AIAAS is back, planning a Nov. 8, invitation-only meeting, once again hosted by Temple Emanu-El, to focus on a priority expressed by participants in that first session: anti-Semitism and hate activity in schools. The meeting has its own acronym: TASK (Tackling Anti-Semitism for Our Kids).

“We don’t want to get out the pitchforks. We want to increase dialogue about it,” said Lauren Menis, who credits her fellow AIAAS co-founders, Danielle Cohen and Lisa Freedman, for their detail-oriented approach to planning.

There is something ironic about a meeting on anti-Semitism in schools being planned by parents whose children attend Jewish day schools, where such incidents are, well, unlikely.

The Anti-Defamation League reports that anti-Semitism is increasing in the nation’s schools.

Reporting by the Jewish newspaper in the Bay Area of California  makes clear the scope of the problem beyond Atlanta.

“I worry about the impact of anti-Semitic language and conduct on non-Jewish students who know very little about Jews and Judaism, and may not even know a Jewish person. I worry that years of hearing degrading language and stereotypes about Jews will infect them with bias,” an educational consultant wrote in a Boston Globe op-ed.

AIAAS has invited administrators and staff from public school districts — Atlanta Public Schools, DeKalb County, Fulton County, Gwinnett County, along with the Decatur and Marietta districts — as well as private schools, Jewish congregations, Jewish and non-Jewish advocacy organizations, and other groups that combat various forms of hate.

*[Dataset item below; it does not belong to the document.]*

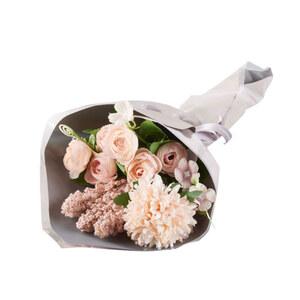Blumenstrauß in Pastelllila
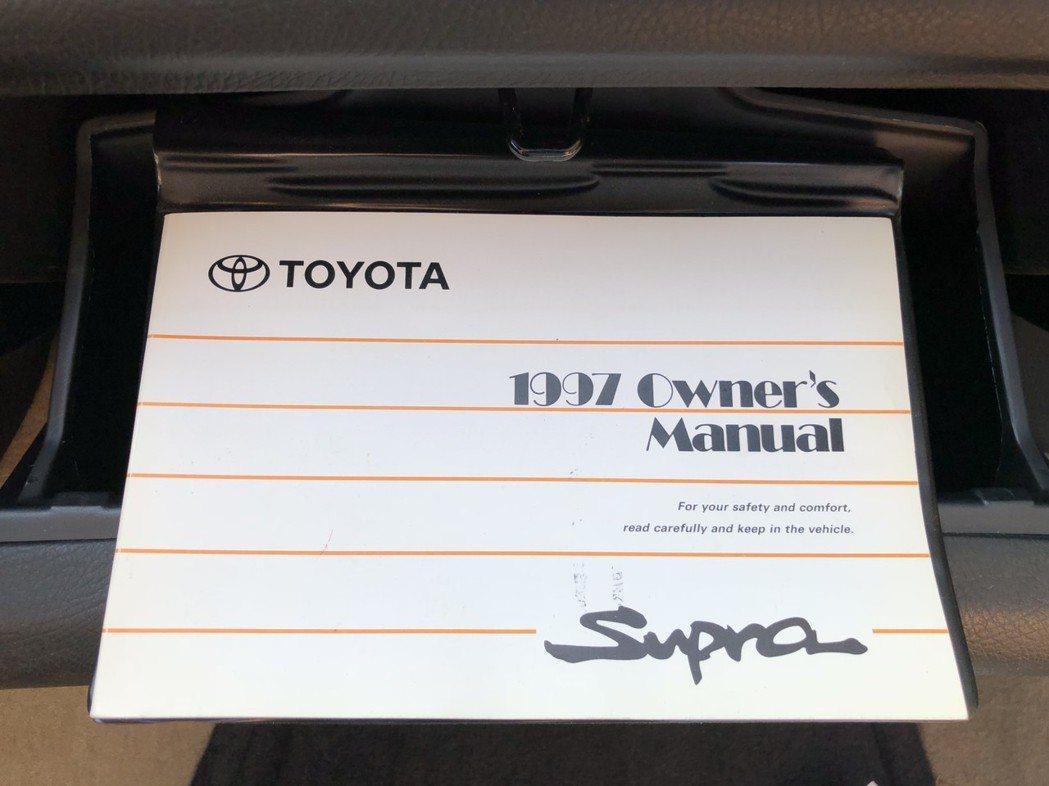 1997年購買時附贈的車主手冊。 摘自Bring A Trailer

A resource fair afterward will make available to educators materials from about a dozen organizations on best practices for teaching about the Holocaust, combating anti-Semitism, and instilling tolerance and compassion in children.

The meeting will be closed to the news media, an accommodation to speakers (not being publicly identified in advance) who are not seeking wider attention.

“We have gotten so many confidential emails from parents or posts on our Facebook page about incidents that have happened at schools. And they don’t know what to do,” Menis said, adding that some parents don’t go public “because it sets their kids up to be victims even more.”

In some instances, parents have moved their children to other schools, Menis said.

You rarely know when a teachable moment will happen, but give AIAAS a gold star for preparation.